• [EXERCISE GOAL]: In the records that follow, skip the pictures and print everything else exactly.

• [MATERIAL PROVIDED]:

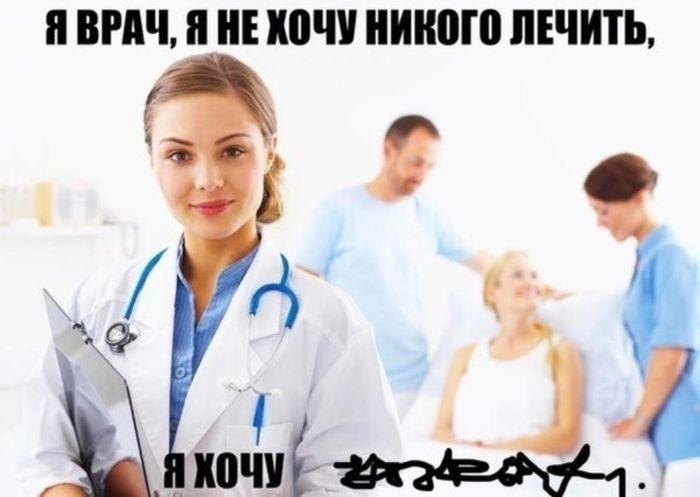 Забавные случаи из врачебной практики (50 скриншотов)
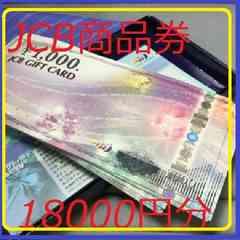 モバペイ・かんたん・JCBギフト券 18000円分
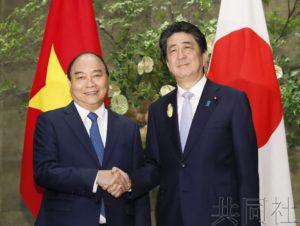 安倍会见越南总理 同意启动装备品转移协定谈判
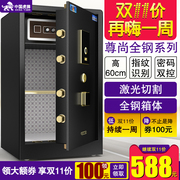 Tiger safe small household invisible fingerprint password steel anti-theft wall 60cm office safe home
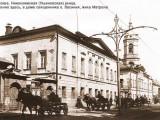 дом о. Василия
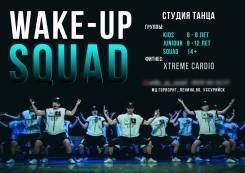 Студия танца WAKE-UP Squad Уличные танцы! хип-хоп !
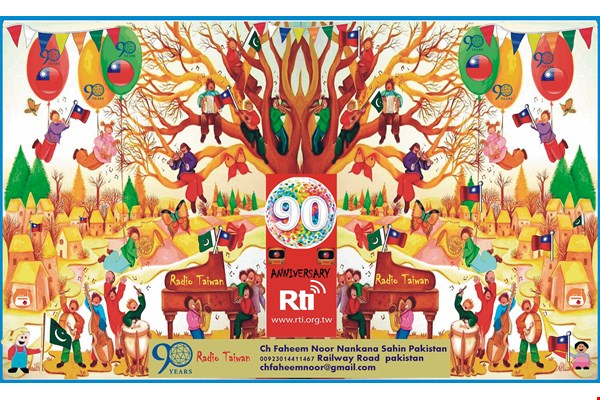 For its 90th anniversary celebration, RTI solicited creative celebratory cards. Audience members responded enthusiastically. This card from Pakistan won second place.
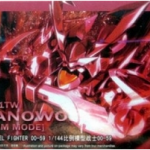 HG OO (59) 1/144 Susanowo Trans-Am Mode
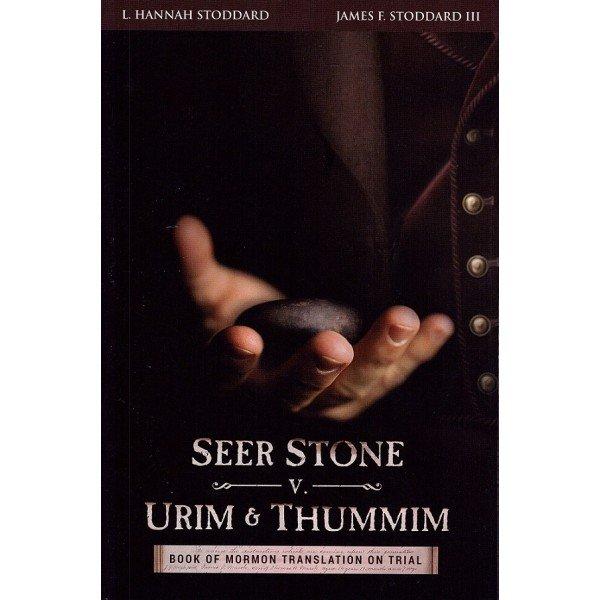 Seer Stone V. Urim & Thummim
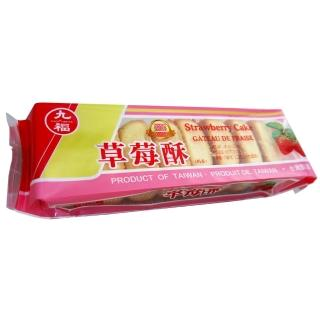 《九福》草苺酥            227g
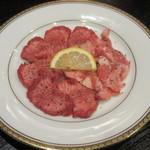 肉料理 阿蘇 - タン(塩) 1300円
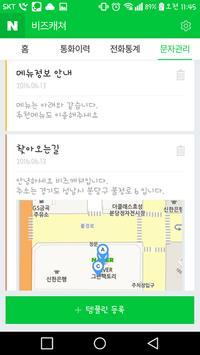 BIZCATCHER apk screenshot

• [SOLUTION FOR THIS EXERCISE]:
 Забавные случаи из врачебной практики (50 скриншотов)
 モバペイ・かんたん・JCBギフト券 18000円分
 安倍会见越南总理 同意启动装备品转移协定谈判
 Tiger safe small household invisible fingerprint password steel anti-theft wall 60cm office safe home
 дом о. Василия
 Студия танца WAKE-UP Squad Уличные танцы! хип-хоп !
 For its 90th anniversary celebration, RTI solicited creative celebratory cards. Audience members responded enthusiastically. This card from Pakistan won second place.
 HG OO (59) 1/144 Susanowo Trans-Am Mode
 Seer Stone V. Urim & Thummim
 《九福》草苺酥            227g
 肉料理 阿蘇 - タン(塩) 1300円
 BIZCATCHER apk screenshot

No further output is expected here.